* [Your assignment]:
Repeat each entry below exactly, omitting any picture it holds.

┄┄┄┄┄┄┄┄┄┄┄┄┄┄┄┄┄┄┄┄

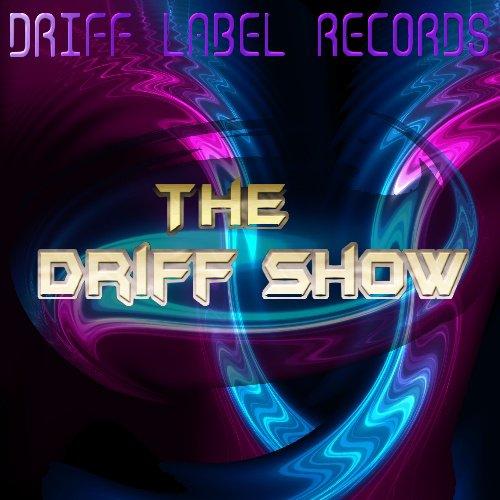 """""""The driff show"""" Nouvel album en écoute et téléchargement sur i tunes"""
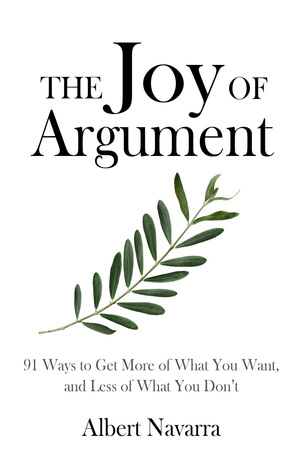 The Joy of Argument by Albert Navarra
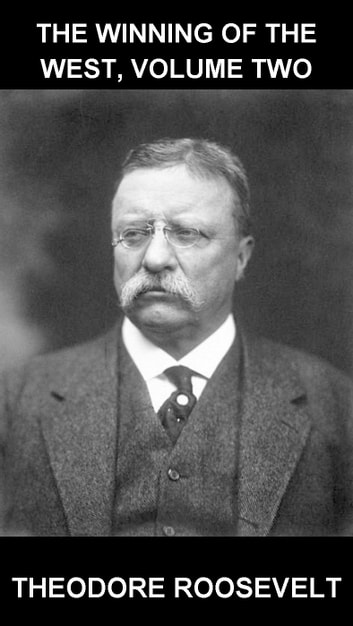 The Winning of the West, Volume Two [avec Glossaire en Français] ebook by Theodore Roosevelt,Eternity Ebooks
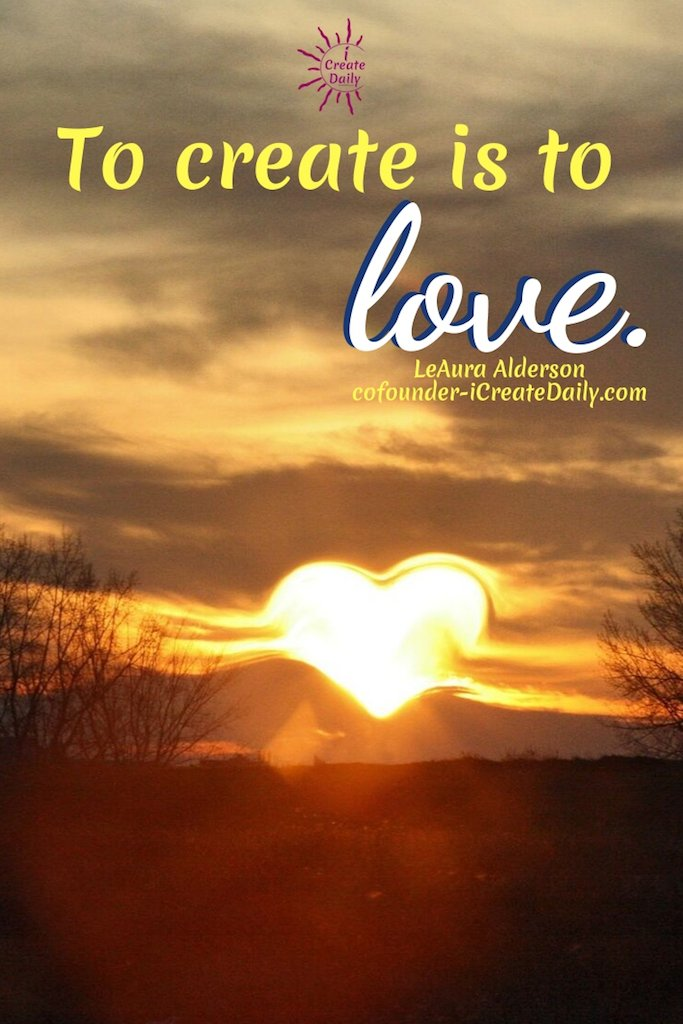 Love is the purpose of creation. Creativity brings love to life. To create is to align. ~LeAura Alderson, cofounder - iCreateDaily.com #inspiration #ideas #design #writing #DIY #quotes #drawings #thinking #photography #hobbies #artwork #exercises #decor #business #imagination #life #motivational #thoughts #deep #passion #dreams #work #women #howtobe #mind #office #home #background #room #forkids #artists #illustration #wallpaper #presentation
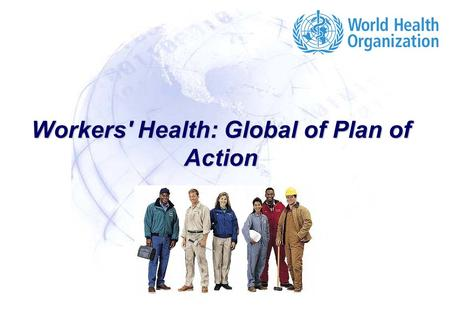 Workers' Health: Global of Plan of Action. Workers' Health: Global Plan of Action 2 |2 | Why a WHO Global Plan of Action on Workers Health? To provide.
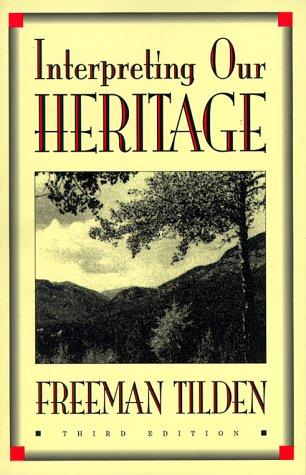 Interpreting Our Heritage, FREEMAN TILDEN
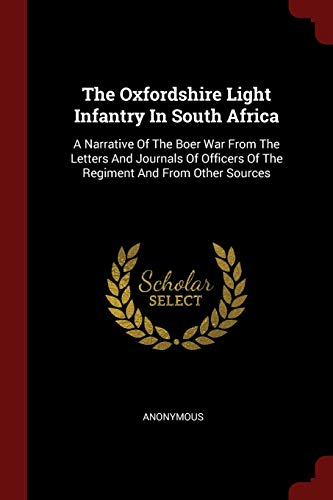 The Oxfordshire Light Infantry In South Africa: A Narrative Of The Boer War From The Letters And Journals Of Officers Of The Regiment And From Other Sources
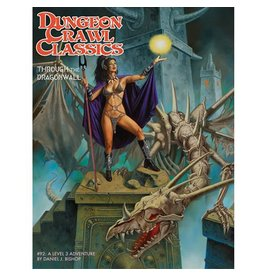 Goodman Games Dungeon Crawl Classics 92: Through the Dragonwall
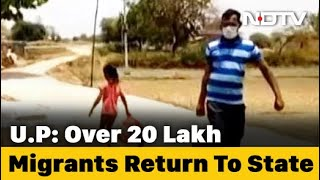 As Migrants Return Home, Uttar Pradesh Faces Challenge To Feed Hungry Crores - Download this Video in MP3, M4A, WEBM, MP4, 3GP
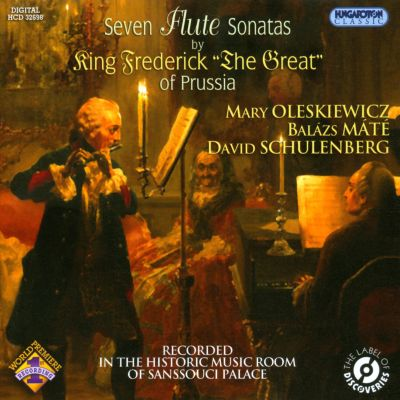 """Seven Flute Sonatas by King Frederick """"The Great"""" of Prussia"""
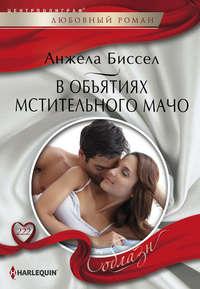 Книга В объятиях мстительного мачо - Автор Анжела Биссел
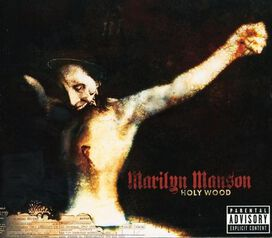Marilyn Manson - Holy Wood (In the Shadow of the Valley of Death)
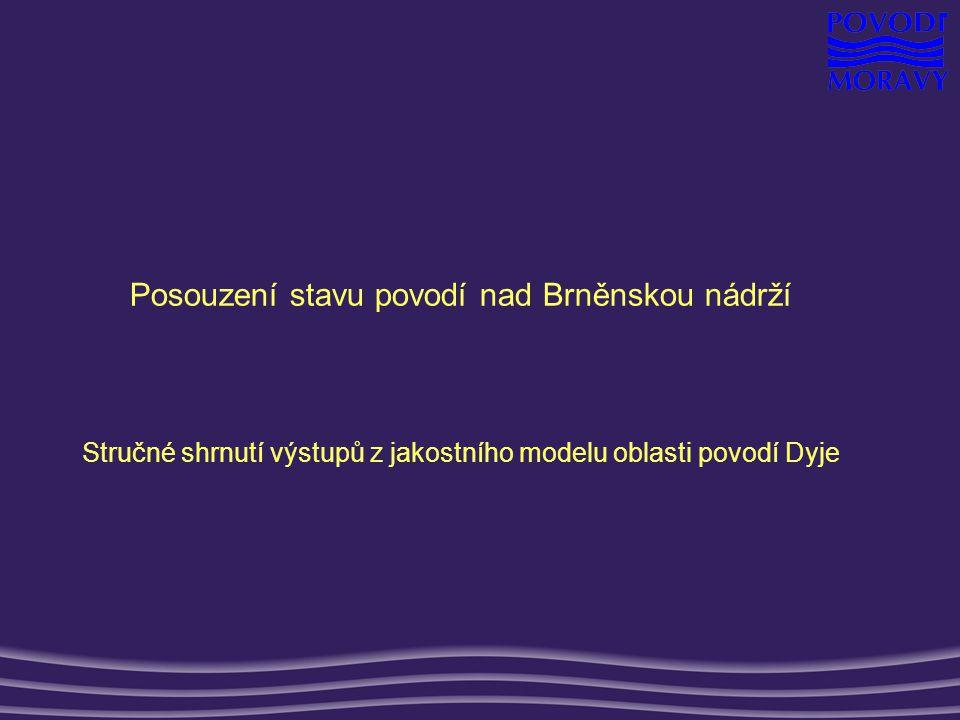 Posouzení stavu povodí nad Brněnskou nádrží Stručné shrnutí výstupů z jakostního modelu oblasti povodí Dyje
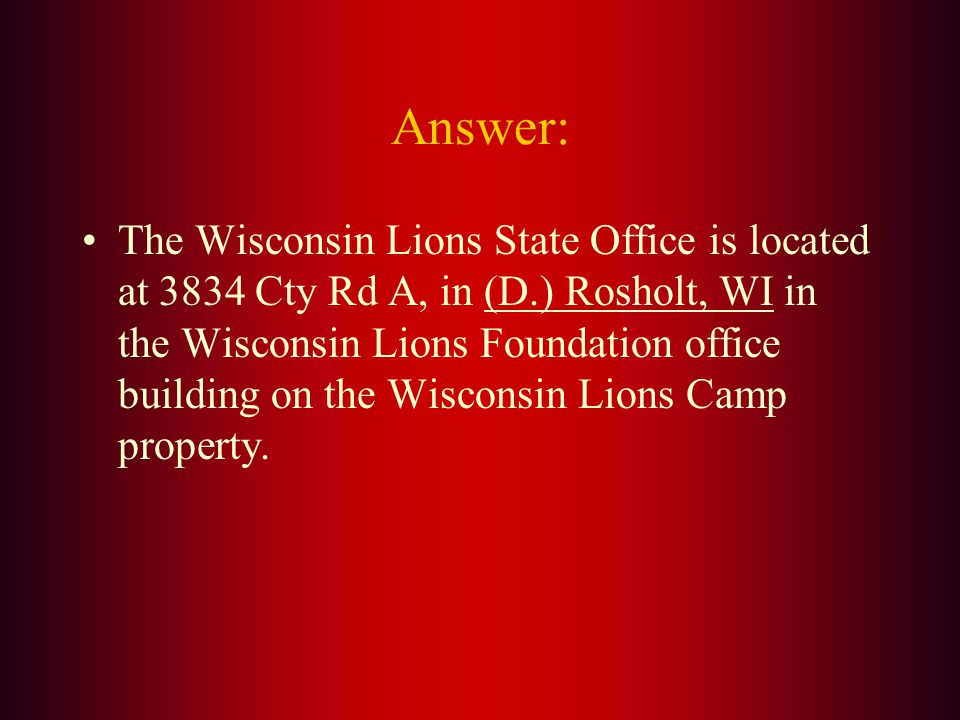 The Wisconsin Lions State Office is located in: A. Madison B. Milwaukee C. Stevens Point D. Rosholt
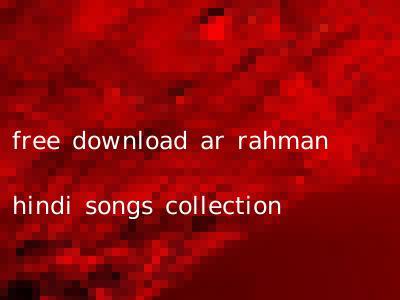free download ar rahman hindi songs collection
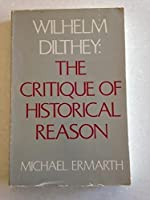 Wilheim Dilthey: The Critique of Historical Reason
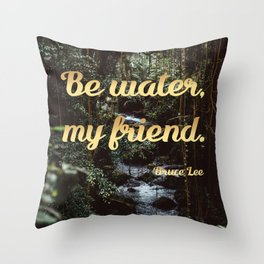 Be water, my friend (gold) Throw Pillow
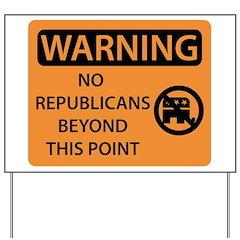 No Republicans Yard Sign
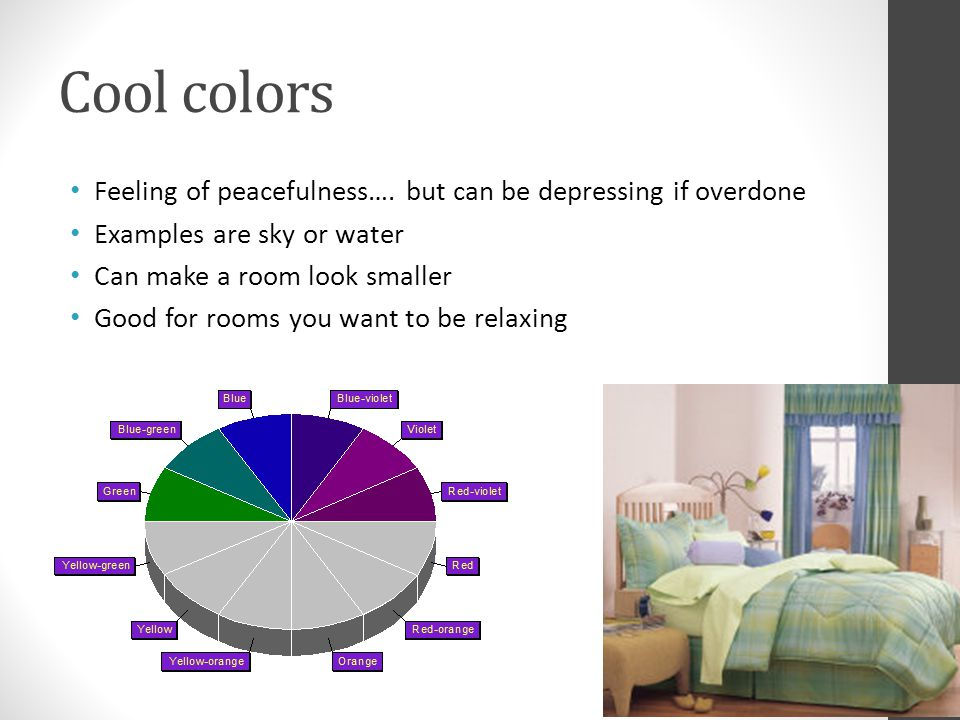 Cool colors Feeling of peacefulness…. but can be depressing if overdone. Examples are sky or water.
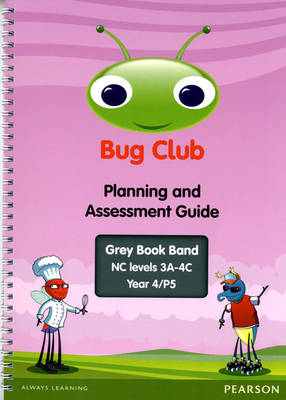 Bug Club Year 4 Planning and Assessment Guide (NC 3A-4C) by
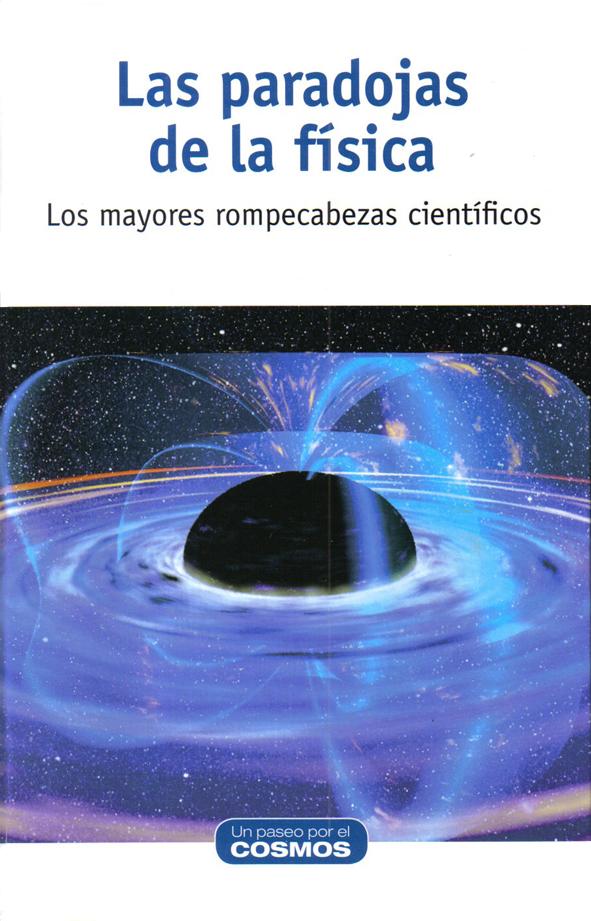 Las paradojas de la física. David Blanco Laserna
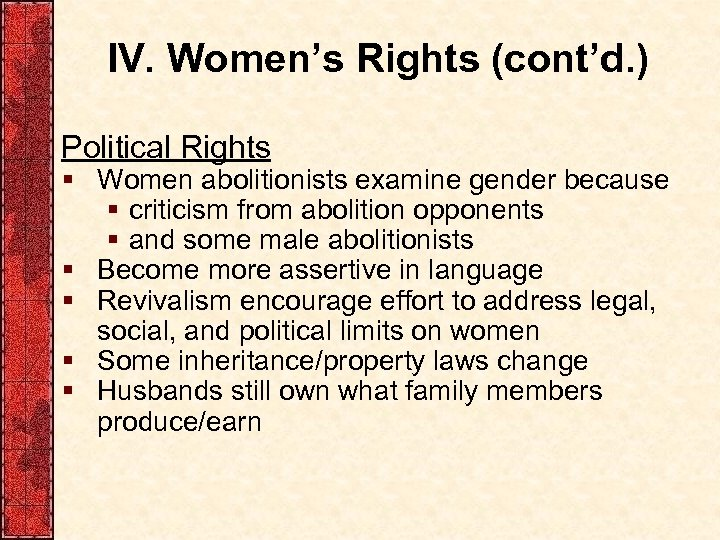 IV. Women's Rights (cont'd. ) Political Rights § Women abolitionists examine gender because §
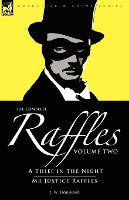 The Complete Raffles: 2-A Thief in the Night & Mr Justice Raffles (Paperback)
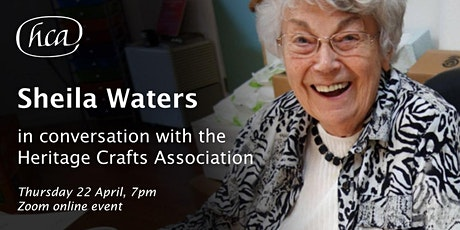 Sheila Waters in conversation with the Heritage Crafts Association tickets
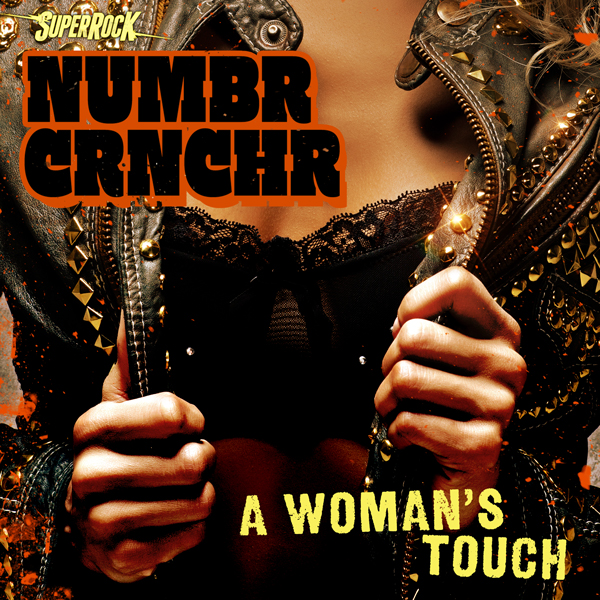 Album art for the ROCK album A WOMAN'S TOUCH by NUMBR CRNCHR.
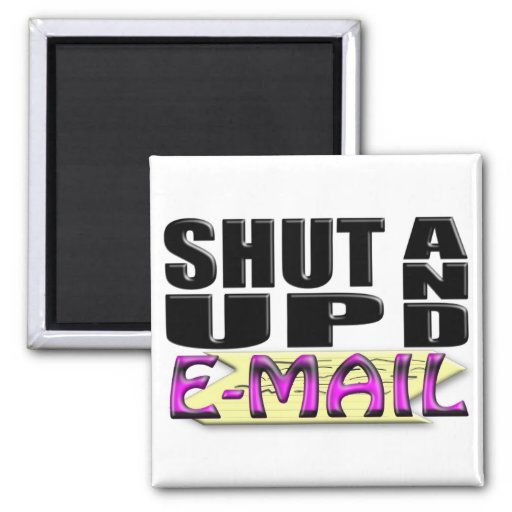 SHUT UP AND E-MAIL REFRIGERATOR MAGNETS
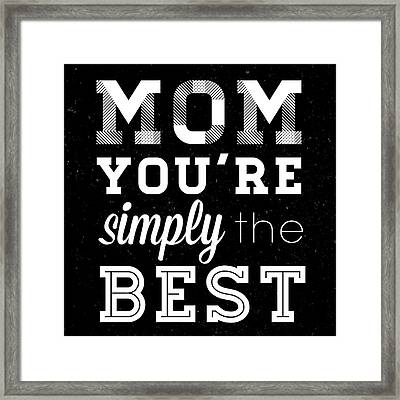 Simply The Best Mom Square Framed Print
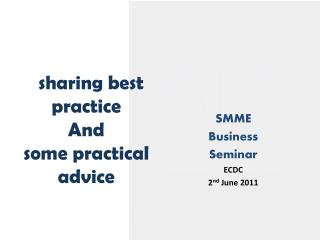 SMME Business  Seminar ECDC 2 nd  June 2011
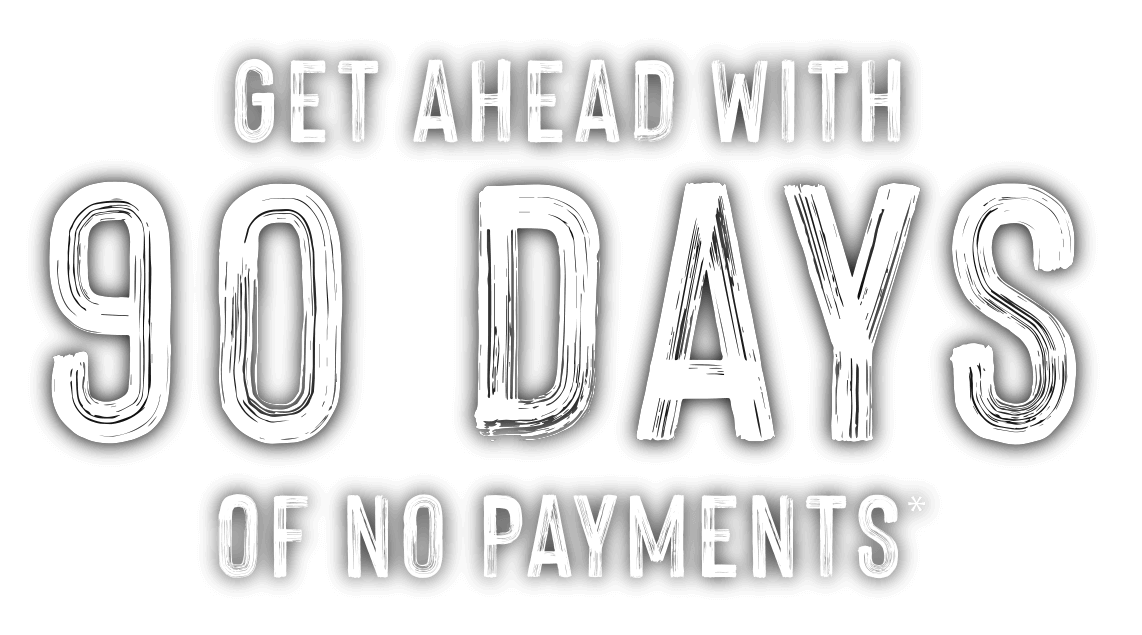 Get Ahead with 90 Days of No payements*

┄┄┄┄┄┄┄┄┄┄┄┄┄┄┄┄┄┄┄┄

* [Task response]:
 """""""The driff show"""" Nouvel album en écoute et téléchargement sur i tunes"""
 The Joy of Argument by Albert Navarra
 The Winning of the West, Volume Two [avec Glossaire en Français] ebook by Theodore Roosevelt,Eternity Ebooks
 Love is the purpose of creation. Creativity brings love to life. To create is to align. ~LeAura Alderson, cofounder - iCreateDaily.com #inspiration #ideas #design #writing #DIY #quotes #drawings #thinking #photography #hobbies #artwork #exercises #decor #business #imagination #life #motivational #thoughts #deep #passion #dreams #work #women #howtobe #mind #office #home #background #room #forkids #artists #illustration #wallpaper #presentation
 Workers' Health: Global of Plan of Action. Workers' Health: Global Plan of Action 2 |2 | Why a WHO Global Plan of Action on Workers Health? To provide.
 Interpreting Our Heritage, FREEMAN TILDEN
 The Oxfordshire Light Infantry In South Africa: A Narrative Of The Boer War From The Letters And Journals Of Officers Of The Regiment And From Other Sources
 Goodman Games Dungeon Crawl Classics 92: Through the Dragonwall
 As Migrants Return Home, Uttar Pradesh Faces Challenge To Feed Hungry Crores - Download this Video in MP3, M4A, WEBM, MP4, 3GP
 """Seven Flute Sonatas by King Frederick """"The Great"""" of Prussia"""
 Книга В объятиях мстительного мачо - Автор Анжела Биссел
Marilyn Manson - Holy Wood (In the Shadow of the Valley of Death)
 Posouzení stavu povodí nad Brněnskou nádrží Stručné shrnutí výstupů z jakostního modelu oblasti povodí Dyje
 The Wisconsin Lions State Office is located in: A. Madison B. Milwaukee C. Stevens Point D. Rosholt
free download ar rahman hindi songs collection
 Wilheim Dilthey: The Critique of Historical Reason
 Be water, my friend (gold) Throw Pillow
 No Republicans Yard Sign
 Cool colors Feeling of peacefulness…. but can be depressing if overdone. Examples are sky or water.
 Bug Club Year 4 Planning and Assessment Guide (NC 3A-4C) by
 Las paradojas de la física. David Blanco Laserna
 IV. Women's Rights (cont'd. ) Political Rights § Women abolitionists examine gender because §
 The Complete Raffles: 2-A Thief in the Night & Mr Justice Raffles (Paperback)
 Sheila Waters in conversation with the Heritage Crafts Association tickets
 Album art for the ROCK album A WOMAN'S TOUCH by NUMBR CRNCHR.
 SHUT UP AND E-MAIL REFRIGERATOR MAGNETS
 Simply The Best Mom Square Framed Print
 SMME Business  Seminar ECDC 2 nd  June 2011
 Get Ahead with 90 Days of No payements*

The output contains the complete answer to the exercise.